Renaud c. Sous-ministre de la Défense nationale

  • Référence neutre : 2013 TDFP 26
  • Date de la décision:  2013-08-19

Termes analytique:

Mots clés :

abus de pouvoir; application du mérite; processus de nomination annoncé; qualifications essentielles; réouverture; erreur grave; équité; transparence; sens habituel; mot anglais « both ».

Sommaire

Un processus de nomination interne annoncé a eu lieu afin de doter des postes de surintendant et de chef d’équipe. Le plaignant était le titulaire du poste de chef d’équipe à Halifax. Il a posé sa candidature pour le poste de surintendant et a été jugé qualifié; il a alors été inscrit dans le bassin des candidats qualifiés. Toutefois, l’intimé a déterminé qu’une autre personne (M. W) était la bonne personne pour le poste de surintendant.

Le plaignant a affirmé notamment que l’intimé a abusé de son pouvoir lorsqu’il a pris en considération la candidature de M. W et qu’il a déterminé, au bout du compte, que ce dernier était qualifié pour le poste de surintendant.

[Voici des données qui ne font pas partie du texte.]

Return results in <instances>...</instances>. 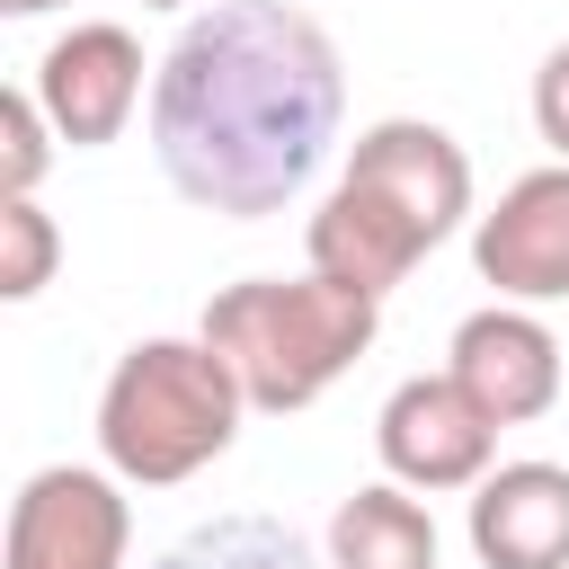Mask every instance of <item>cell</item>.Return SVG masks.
<instances>
[{
    "label": "cell",
    "instance_id": "cell-1",
    "mask_svg": "<svg viewBox=\"0 0 569 569\" xmlns=\"http://www.w3.org/2000/svg\"><path fill=\"white\" fill-rule=\"evenodd\" d=\"M338 53L284 0L204 9L151 80V151L169 187L222 222L284 213L338 142Z\"/></svg>",
    "mask_w": 569,
    "mask_h": 569
},
{
    "label": "cell",
    "instance_id": "cell-2",
    "mask_svg": "<svg viewBox=\"0 0 569 569\" xmlns=\"http://www.w3.org/2000/svg\"><path fill=\"white\" fill-rule=\"evenodd\" d=\"M471 213V160L453 133L391 116L356 142L338 196L311 213V276L347 284V293H391L453 222Z\"/></svg>",
    "mask_w": 569,
    "mask_h": 569
},
{
    "label": "cell",
    "instance_id": "cell-3",
    "mask_svg": "<svg viewBox=\"0 0 569 569\" xmlns=\"http://www.w3.org/2000/svg\"><path fill=\"white\" fill-rule=\"evenodd\" d=\"M382 329V302L373 293H347L329 276H258V284H222L204 302V347L240 373L249 409H311Z\"/></svg>",
    "mask_w": 569,
    "mask_h": 569
},
{
    "label": "cell",
    "instance_id": "cell-4",
    "mask_svg": "<svg viewBox=\"0 0 569 569\" xmlns=\"http://www.w3.org/2000/svg\"><path fill=\"white\" fill-rule=\"evenodd\" d=\"M240 409H249V391H240V373L204 338H151V347H133L107 373L98 445H107V462L124 480L169 489V480L204 471L213 453H231Z\"/></svg>",
    "mask_w": 569,
    "mask_h": 569
},
{
    "label": "cell",
    "instance_id": "cell-5",
    "mask_svg": "<svg viewBox=\"0 0 569 569\" xmlns=\"http://www.w3.org/2000/svg\"><path fill=\"white\" fill-rule=\"evenodd\" d=\"M124 498L98 471H36L9 507L0 569H124Z\"/></svg>",
    "mask_w": 569,
    "mask_h": 569
},
{
    "label": "cell",
    "instance_id": "cell-6",
    "mask_svg": "<svg viewBox=\"0 0 569 569\" xmlns=\"http://www.w3.org/2000/svg\"><path fill=\"white\" fill-rule=\"evenodd\" d=\"M373 445H382L391 480H409V489H471V480L489 471L498 427L480 418V400H471L453 373H427V382H400V391L382 400Z\"/></svg>",
    "mask_w": 569,
    "mask_h": 569
},
{
    "label": "cell",
    "instance_id": "cell-7",
    "mask_svg": "<svg viewBox=\"0 0 569 569\" xmlns=\"http://www.w3.org/2000/svg\"><path fill=\"white\" fill-rule=\"evenodd\" d=\"M133 98H142V44H133L124 27H71V36L36 62V107H44V124H53L71 151L116 142L124 116H133Z\"/></svg>",
    "mask_w": 569,
    "mask_h": 569
},
{
    "label": "cell",
    "instance_id": "cell-8",
    "mask_svg": "<svg viewBox=\"0 0 569 569\" xmlns=\"http://www.w3.org/2000/svg\"><path fill=\"white\" fill-rule=\"evenodd\" d=\"M471 258L498 293L516 302H560L569 293V169H533L498 196V213H480Z\"/></svg>",
    "mask_w": 569,
    "mask_h": 569
},
{
    "label": "cell",
    "instance_id": "cell-9",
    "mask_svg": "<svg viewBox=\"0 0 569 569\" xmlns=\"http://www.w3.org/2000/svg\"><path fill=\"white\" fill-rule=\"evenodd\" d=\"M453 382L480 400L489 427H525L560 400V338L525 311H471L453 329Z\"/></svg>",
    "mask_w": 569,
    "mask_h": 569
},
{
    "label": "cell",
    "instance_id": "cell-10",
    "mask_svg": "<svg viewBox=\"0 0 569 569\" xmlns=\"http://www.w3.org/2000/svg\"><path fill=\"white\" fill-rule=\"evenodd\" d=\"M471 551L480 569H569V471L560 462H507L471 498Z\"/></svg>",
    "mask_w": 569,
    "mask_h": 569
},
{
    "label": "cell",
    "instance_id": "cell-11",
    "mask_svg": "<svg viewBox=\"0 0 569 569\" xmlns=\"http://www.w3.org/2000/svg\"><path fill=\"white\" fill-rule=\"evenodd\" d=\"M329 569H436V525L400 489H356L329 516Z\"/></svg>",
    "mask_w": 569,
    "mask_h": 569
},
{
    "label": "cell",
    "instance_id": "cell-12",
    "mask_svg": "<svg viewBox=\"0 0 569 569\" xmlns=\"http://www.w3.org/2000/svg\"><path fill=\"white\" fill-rule=\"evenodd\" d=\"M160 569H311V551L276 516H222V525L187 533L178 551H160Z\"/></svg>",
    "mask_w": 569,
    "mask_h": 569
},
{
    "label": "cell",
    "instance_id": "cell-13",
    "mask_svg": "<svg viewBox=\"0 0 569 569\" xmlns=\"http://www.w3.org/2000/svg\"><path fill=\"white\" fill-rule=\"evenodd\" d=\"M53 222L27 204V196H0V293L9 302H27V293H44V276H53Z\"/></svg>",
    "mask_w": 569,
    "mask_h": 569
},
{
    "label": "cell",
    "instance_id": "cell-14",
    "mask_svg": "<svg viewBox=\"0 0 569 569\" xmlns=\"http://www.w3.org/2000/svg\"><path fill=\"white\" fill-rule=\"evenodd\" d=\"M44 178V107L27 89H0V196H27Z\"/></svg>",
    "mask_w": 569,
    "mask_h": 569
},
{
    "label": "cell",
    "instance_id": "cell-15",
    "mask_svg": "<svg viewBox=\"0 0 569 569\" xmlns=\"http://www.w3.org/2000/svg\"><path fill=\"white\" fill-rule=\"evenodd\" d=\"M533 124H542V142H551L560 169H569V44L533 71Z\"/></svg>",
    "mask_w": 569,
    "mask_h": 569
},
{
    "label": "cell",
    "instance_id": "cell-16",
    "mask_svg": "<svg viewBox=\"0 0 569 569\" xmlns=\"http://www.w3.org/2000/svg\"><path fill=\"white\" fill-rule=\"evenodd\" d=\"M9 18H36V9H62V0H0Z\"/></svg>",
    "mask_w": 569,
    "mask_h": 569
},
{
    "label": "cell",
    "instance_id": "cell-17",
    "mask_svg": "<svg viewBox=\"0 0 569 569\" xmlns=\"http://www.w3.org/2000/svg\"><path fill=\"white\" fill-rule=\"evenodd\" d=\"M151 9H178V0H151Z\"/></svg>",
    "mask_w": 569,
    "mask_h": 569
}]
</instances>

L’intimé a soutenu que M. W était un bon candidat et qu’il avait fait l’objet d’une évaluation complète à l’issue de laquelle il a été déterminé qu’il possédait les qualifications essentielles pour le poste.

Décision

Le Tribunal a déterminé que le fondement de la plainte consistait à savoir si, compte tenu du fait que M. W n’avait pas postulé, l’intimé pouvait le prendre en considération pour le poste de surintendant. L’annonce de possibilité d’emploi comportait une date de clôture pour la présentation des candidatures. À cette date, M. W avait posé sa candidature uniquement pour le poste de chef d’équipe, et non pour le poste de surintendant. En fait, l’intimé a secrètement rouvert le processus sept mois après la date de clôture afin de lui permettre de devenir candidat pour le poste de surintendant. Aucun élément de preuve ne montre que la même possibilité a été offerte à d’autres candidats dans le processus.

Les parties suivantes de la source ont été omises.